Landscapes and seascapes and their counterpart in the details of maps and
charts are mostly what this book is about. Maps are not always as reliable as
we would trust them to be. They go out of date and, of course, say nothing of
weather. In 'Her First Flight in a Microlight' we are asked to
See how wrong
the maps are now:
the river's
slow curve has changed direction
and what's
happened to the road beyond the scrub?
That sudden
brilliance must be a pond.
But maps are historical
documents and do provide inroads into the history of places - as do the
physical traces left on landscape by generations of others, along with their
handed-down knowledge and their stories. In our walks with Jane Routh we
pause to hear stories of saints, mysterious poachers (one Skirrow who, like
Heathcliff and Cathy, still haunts the landscape) then shown 'a place above
the river I'd go/when I was sad', where
my half-bucketful of sorrows disappeared
in a landslip
with the oak, and nowhere left
to stand and
say This was where.
And that's
alright too, as if the landscape
timed it to
accompany my life.
[from 'Landscape with Figures']
This is a very rich and intensely rewarding collection.
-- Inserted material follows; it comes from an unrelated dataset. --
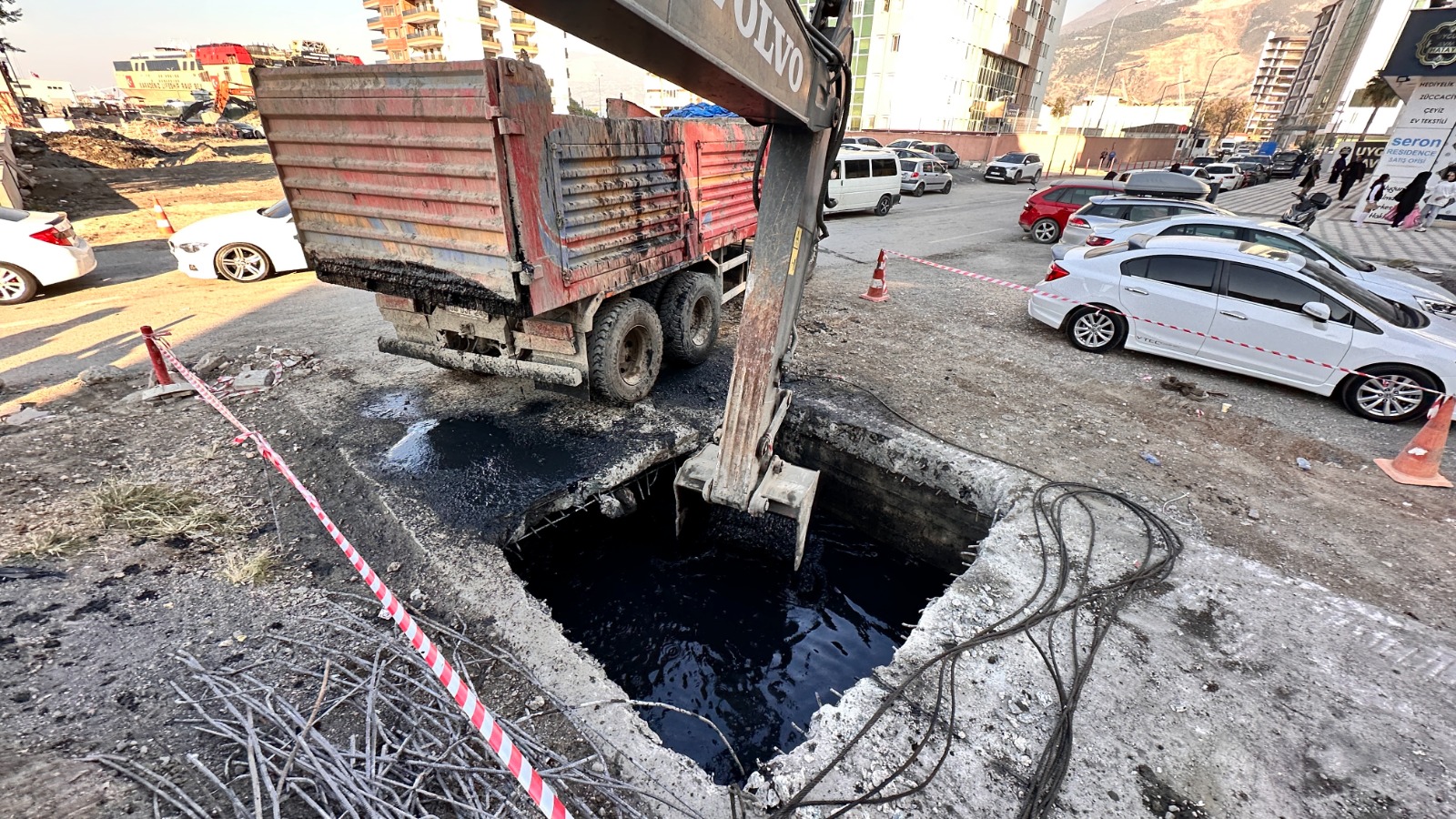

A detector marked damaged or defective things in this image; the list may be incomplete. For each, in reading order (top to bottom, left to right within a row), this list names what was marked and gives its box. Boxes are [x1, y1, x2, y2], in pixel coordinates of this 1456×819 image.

rusty truck tailgate [256, 60, 524, 308]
Like R.S. Thomas's
Wales, the natural scene is never sentimentalised but rather acknowledged for
what it is, something lived and lived in. In a comic piece called
'Wavelengths', Routh patiently deals with a man from the radio sent to
interview her. The poem ends
The man from
the radio
slips, but I catch him:
he's come to
no harm; it's only mud.
What I've said so far is only part of the story, part of the extraordinary
range of pleasures afforded by this book. The journey we accompany Routh on
takes us to various parts of the country - the Fens, the Humber Bridge, the
west coast of Scotland - all the time in search sometimes of the moment ('this
sea, here, this hull, this moment/we are here'), sometimes of 'knowledge of
what' is 'harboured underneath', sometimes a contentment with the
ordinariness of the everyday, 'the washing-up bowl, the settee,/grey days, no
wind, and especially fog'. There are tender poems too exploring the weathers
of the heart in which the poet shares intimate details of family history with
us. In the deeply moving 'Hearts', we watch her caring for and about someone
seriously ill:
He wasn't
under water, he was
under sedation and maybe that was
like water to
him: I watched his heart
earth-tremor
under his skin
and always so
long before the next
no matter how
hard I willed it.
This is Jane Routh's second collection; it confirms the high regard with
which her first, Circumnavigation, was received. Teach Yourself Mapmaking is a Poetry Book Society Recommendation, deservedly
so. Its range is impressive, its vivid language recreates the physical
sensation of what is being described, ranging from the gritty and muscular
to the tender and deeply thoughtful. Smith/Doorstop have a star on their list.